What you have to do. Extract the lines of the data word for word, starting at the very beginning and continuing through the line that contains "2.33 metres". Include both of those lines and nothing after them.

Input for this task.
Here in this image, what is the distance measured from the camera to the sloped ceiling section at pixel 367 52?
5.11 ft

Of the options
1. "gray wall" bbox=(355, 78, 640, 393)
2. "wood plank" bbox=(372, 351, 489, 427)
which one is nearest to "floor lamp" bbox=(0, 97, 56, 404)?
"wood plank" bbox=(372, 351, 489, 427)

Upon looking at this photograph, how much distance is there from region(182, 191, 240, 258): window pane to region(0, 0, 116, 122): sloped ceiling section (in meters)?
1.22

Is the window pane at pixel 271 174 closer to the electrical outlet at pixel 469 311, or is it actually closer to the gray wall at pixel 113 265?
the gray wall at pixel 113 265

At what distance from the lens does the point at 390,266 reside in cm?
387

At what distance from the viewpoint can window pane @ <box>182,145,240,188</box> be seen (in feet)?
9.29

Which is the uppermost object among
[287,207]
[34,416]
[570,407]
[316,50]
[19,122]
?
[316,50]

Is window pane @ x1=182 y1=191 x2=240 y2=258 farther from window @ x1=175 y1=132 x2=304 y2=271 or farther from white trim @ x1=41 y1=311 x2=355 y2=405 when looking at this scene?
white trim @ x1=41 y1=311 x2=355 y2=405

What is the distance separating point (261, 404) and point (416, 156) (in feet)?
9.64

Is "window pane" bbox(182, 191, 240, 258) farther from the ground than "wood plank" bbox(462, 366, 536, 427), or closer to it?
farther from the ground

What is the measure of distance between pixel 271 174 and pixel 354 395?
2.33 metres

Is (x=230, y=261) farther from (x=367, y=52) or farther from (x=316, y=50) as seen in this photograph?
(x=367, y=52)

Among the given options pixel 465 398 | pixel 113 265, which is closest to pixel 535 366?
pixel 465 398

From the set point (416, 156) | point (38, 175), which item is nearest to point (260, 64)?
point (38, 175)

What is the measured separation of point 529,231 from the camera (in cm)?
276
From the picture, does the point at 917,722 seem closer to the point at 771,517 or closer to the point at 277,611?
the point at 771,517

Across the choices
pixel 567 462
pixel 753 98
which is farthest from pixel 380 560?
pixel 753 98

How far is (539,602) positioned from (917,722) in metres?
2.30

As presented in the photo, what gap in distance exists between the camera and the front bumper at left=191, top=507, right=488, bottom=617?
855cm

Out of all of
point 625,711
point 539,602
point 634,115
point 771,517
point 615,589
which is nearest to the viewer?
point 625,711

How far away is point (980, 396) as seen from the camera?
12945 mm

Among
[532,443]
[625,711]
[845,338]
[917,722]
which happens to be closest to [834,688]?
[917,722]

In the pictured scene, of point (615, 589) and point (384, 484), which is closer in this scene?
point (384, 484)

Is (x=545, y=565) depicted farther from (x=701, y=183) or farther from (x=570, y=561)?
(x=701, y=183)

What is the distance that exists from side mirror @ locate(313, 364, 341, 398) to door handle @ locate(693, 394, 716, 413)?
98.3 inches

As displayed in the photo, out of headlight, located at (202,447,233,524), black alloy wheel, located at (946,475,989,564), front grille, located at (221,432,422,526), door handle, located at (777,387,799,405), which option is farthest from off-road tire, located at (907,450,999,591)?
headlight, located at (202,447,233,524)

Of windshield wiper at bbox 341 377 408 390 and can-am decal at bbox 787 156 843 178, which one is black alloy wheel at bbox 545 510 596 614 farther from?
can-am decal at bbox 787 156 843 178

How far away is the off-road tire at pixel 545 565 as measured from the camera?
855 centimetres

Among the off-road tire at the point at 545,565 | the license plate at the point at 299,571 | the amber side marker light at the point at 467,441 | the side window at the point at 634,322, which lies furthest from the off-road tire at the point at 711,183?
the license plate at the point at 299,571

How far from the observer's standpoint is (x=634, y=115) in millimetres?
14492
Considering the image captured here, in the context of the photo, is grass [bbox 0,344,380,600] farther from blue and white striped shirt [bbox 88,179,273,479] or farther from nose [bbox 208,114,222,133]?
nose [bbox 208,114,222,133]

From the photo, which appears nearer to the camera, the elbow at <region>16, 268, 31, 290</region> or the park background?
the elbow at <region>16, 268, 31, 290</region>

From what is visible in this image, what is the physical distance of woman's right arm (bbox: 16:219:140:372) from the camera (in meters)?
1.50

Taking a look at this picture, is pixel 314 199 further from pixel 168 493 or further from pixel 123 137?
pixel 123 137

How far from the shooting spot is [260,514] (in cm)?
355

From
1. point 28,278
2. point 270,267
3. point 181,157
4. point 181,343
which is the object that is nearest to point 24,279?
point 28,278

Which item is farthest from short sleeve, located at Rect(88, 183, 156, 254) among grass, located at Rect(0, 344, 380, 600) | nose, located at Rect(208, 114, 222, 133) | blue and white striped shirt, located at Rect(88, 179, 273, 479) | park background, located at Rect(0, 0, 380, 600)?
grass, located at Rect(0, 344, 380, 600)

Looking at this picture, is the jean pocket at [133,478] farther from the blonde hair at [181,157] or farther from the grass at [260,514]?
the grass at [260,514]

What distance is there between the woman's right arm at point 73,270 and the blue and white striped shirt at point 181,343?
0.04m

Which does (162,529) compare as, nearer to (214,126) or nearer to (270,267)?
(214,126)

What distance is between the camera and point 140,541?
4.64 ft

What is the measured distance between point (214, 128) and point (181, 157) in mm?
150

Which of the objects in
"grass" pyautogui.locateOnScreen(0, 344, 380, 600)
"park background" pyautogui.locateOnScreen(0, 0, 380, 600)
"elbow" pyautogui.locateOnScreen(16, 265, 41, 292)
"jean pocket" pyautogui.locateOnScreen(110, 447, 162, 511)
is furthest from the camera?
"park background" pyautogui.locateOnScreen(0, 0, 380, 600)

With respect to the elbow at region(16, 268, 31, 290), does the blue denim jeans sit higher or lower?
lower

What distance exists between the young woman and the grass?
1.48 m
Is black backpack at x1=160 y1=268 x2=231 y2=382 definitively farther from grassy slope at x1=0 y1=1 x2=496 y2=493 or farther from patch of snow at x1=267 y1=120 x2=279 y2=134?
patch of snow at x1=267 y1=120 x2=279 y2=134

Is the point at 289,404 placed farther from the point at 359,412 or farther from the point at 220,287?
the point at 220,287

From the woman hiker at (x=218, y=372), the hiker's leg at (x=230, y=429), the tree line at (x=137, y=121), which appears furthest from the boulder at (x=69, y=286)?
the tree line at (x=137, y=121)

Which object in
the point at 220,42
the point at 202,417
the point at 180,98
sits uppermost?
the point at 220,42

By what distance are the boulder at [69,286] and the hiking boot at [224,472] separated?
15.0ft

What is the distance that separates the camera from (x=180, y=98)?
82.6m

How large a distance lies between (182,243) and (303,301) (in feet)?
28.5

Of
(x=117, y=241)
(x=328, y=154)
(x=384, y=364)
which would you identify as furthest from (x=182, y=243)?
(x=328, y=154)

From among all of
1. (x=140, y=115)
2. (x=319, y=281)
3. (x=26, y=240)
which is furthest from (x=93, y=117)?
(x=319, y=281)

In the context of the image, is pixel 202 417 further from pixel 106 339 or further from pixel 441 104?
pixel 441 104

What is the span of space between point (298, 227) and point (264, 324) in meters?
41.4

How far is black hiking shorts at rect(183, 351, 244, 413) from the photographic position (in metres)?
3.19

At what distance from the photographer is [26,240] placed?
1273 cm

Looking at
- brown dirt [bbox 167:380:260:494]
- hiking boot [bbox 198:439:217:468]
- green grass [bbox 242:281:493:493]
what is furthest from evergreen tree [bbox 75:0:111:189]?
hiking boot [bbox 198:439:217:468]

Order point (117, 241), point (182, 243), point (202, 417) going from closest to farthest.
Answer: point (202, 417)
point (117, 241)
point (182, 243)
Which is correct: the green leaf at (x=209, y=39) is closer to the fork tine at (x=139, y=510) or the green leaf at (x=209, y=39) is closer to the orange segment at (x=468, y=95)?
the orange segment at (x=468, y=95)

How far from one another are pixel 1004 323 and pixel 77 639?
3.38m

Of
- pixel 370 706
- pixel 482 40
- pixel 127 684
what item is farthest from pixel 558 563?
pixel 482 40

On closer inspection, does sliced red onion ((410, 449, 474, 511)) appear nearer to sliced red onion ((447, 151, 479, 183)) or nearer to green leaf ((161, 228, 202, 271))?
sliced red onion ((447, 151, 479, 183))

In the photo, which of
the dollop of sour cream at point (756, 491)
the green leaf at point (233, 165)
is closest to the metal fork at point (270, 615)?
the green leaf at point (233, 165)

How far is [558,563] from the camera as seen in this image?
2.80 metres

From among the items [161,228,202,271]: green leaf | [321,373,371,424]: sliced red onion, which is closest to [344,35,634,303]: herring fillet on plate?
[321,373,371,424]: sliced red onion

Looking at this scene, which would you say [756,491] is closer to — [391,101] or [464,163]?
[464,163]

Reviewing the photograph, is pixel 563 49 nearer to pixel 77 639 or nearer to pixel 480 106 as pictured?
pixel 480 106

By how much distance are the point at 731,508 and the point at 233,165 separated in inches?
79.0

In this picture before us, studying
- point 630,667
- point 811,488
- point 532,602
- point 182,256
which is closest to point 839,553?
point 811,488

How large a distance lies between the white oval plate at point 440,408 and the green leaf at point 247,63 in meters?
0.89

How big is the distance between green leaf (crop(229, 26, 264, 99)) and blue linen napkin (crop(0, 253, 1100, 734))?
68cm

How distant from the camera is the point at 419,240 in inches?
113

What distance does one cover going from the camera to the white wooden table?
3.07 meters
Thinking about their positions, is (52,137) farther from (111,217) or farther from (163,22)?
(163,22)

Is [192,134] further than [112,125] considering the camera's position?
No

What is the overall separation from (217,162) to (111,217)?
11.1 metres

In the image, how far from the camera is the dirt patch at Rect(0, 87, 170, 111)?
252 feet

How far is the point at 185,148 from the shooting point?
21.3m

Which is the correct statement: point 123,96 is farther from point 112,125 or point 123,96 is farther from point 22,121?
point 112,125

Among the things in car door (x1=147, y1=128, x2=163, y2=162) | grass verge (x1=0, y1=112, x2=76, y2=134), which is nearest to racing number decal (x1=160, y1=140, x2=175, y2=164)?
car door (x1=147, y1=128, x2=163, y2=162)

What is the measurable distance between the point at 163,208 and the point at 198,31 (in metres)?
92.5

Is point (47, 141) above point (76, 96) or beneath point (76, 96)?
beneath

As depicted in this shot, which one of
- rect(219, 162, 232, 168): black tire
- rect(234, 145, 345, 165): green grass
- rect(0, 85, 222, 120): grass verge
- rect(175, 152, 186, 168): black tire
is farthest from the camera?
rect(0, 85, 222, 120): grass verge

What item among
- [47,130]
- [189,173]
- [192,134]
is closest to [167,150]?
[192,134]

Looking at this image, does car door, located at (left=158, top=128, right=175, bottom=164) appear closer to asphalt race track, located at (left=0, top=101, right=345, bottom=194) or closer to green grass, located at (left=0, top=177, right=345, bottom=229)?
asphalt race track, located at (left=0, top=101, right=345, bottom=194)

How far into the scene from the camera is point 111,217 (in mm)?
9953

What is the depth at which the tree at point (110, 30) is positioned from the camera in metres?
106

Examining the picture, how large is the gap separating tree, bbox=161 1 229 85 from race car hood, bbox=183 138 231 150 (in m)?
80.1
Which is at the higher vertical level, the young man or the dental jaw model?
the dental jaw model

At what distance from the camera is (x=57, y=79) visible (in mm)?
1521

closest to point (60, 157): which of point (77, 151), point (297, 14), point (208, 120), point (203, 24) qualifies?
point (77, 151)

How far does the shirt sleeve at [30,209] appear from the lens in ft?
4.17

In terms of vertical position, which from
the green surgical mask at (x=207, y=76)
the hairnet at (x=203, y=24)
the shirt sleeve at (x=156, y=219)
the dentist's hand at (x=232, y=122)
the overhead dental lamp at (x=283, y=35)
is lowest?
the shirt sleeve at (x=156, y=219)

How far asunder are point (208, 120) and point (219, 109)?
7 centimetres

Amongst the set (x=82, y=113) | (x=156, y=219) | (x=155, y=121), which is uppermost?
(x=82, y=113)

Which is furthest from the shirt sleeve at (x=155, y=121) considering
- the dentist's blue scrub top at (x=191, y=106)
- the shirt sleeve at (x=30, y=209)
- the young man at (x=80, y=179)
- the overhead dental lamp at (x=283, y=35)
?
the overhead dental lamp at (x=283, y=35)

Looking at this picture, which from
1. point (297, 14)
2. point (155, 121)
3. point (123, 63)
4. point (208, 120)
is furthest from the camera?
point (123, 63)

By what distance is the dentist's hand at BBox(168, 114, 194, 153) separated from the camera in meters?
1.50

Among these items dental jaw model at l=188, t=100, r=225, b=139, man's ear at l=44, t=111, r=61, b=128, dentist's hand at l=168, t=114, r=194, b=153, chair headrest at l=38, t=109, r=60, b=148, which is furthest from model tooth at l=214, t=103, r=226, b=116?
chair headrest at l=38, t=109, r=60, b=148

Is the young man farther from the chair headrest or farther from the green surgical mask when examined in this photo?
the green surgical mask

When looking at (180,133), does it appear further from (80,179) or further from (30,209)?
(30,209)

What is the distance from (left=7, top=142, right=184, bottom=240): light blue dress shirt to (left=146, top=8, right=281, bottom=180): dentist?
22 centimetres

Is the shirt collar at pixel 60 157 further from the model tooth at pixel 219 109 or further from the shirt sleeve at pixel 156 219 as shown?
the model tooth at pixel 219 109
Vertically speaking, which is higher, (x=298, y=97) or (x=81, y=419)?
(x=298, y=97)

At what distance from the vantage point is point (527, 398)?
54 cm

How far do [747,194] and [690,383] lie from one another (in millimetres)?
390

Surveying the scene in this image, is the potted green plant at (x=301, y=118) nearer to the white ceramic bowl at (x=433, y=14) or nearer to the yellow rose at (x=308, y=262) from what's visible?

Response.
Here in this image, what is the distance measured from the camera to the sloped ceiling section at pixel 367 52?
5.11 ft

Of the options
1. "gray wall" bbox=(355, 78, 640, 393)
2. "wood plank" bbox=(372, 351, 489, 427)
which one is nearest to "floor lamp" bbox=(0, 97, 56, 404)?
"wood plank" bbox=(372, 351, 489, 427)

Upon looking at this photograph, how much distance is there from region(182, 191, 240, 258): window pane to region(0, 0, 116, 122): sloped ceiling section (in meters)?
1.22

Is the window pane at pixel 271 174 closer to the electrical outlet at pixel 469 311, or is it actually closer to the gray wall at pixel 113 265?
the gray wall at pixel 113 265

At what distance from the lens does the point at 390,266 reside in cm?
387

At what distance from the viewpoint can window pane @ <box>182,145,240,188</box> be seen (in feet)?
9.29

Which is the uppermost object among
[287,207]
[34,416]
[570,407]
[316,50]
[19,122]
?
[316,50]

Is window pane @ x1=182 y1=191 x2=240 y2=258 farther from window @ x1=175 y1=132 x2=304 y2=271 or farther from white trim @ x1=41 y1=311 x2=355 y2=405 when looking at this scene?
white trim @ x1=41 y1=311 x2=355 y2=405

What is the distance separating point (261, 404) and point (416, 156) (in feet)?
9.64

Is "window pane" bbox(182, 191, 240, 258) farther from the ground than "wood plank" bbox(462, 366, 536, 427), or closer to it?
farther from the ground

What is the measure of distance between pixel 271 174 and pixel 354 395?
2.33 metres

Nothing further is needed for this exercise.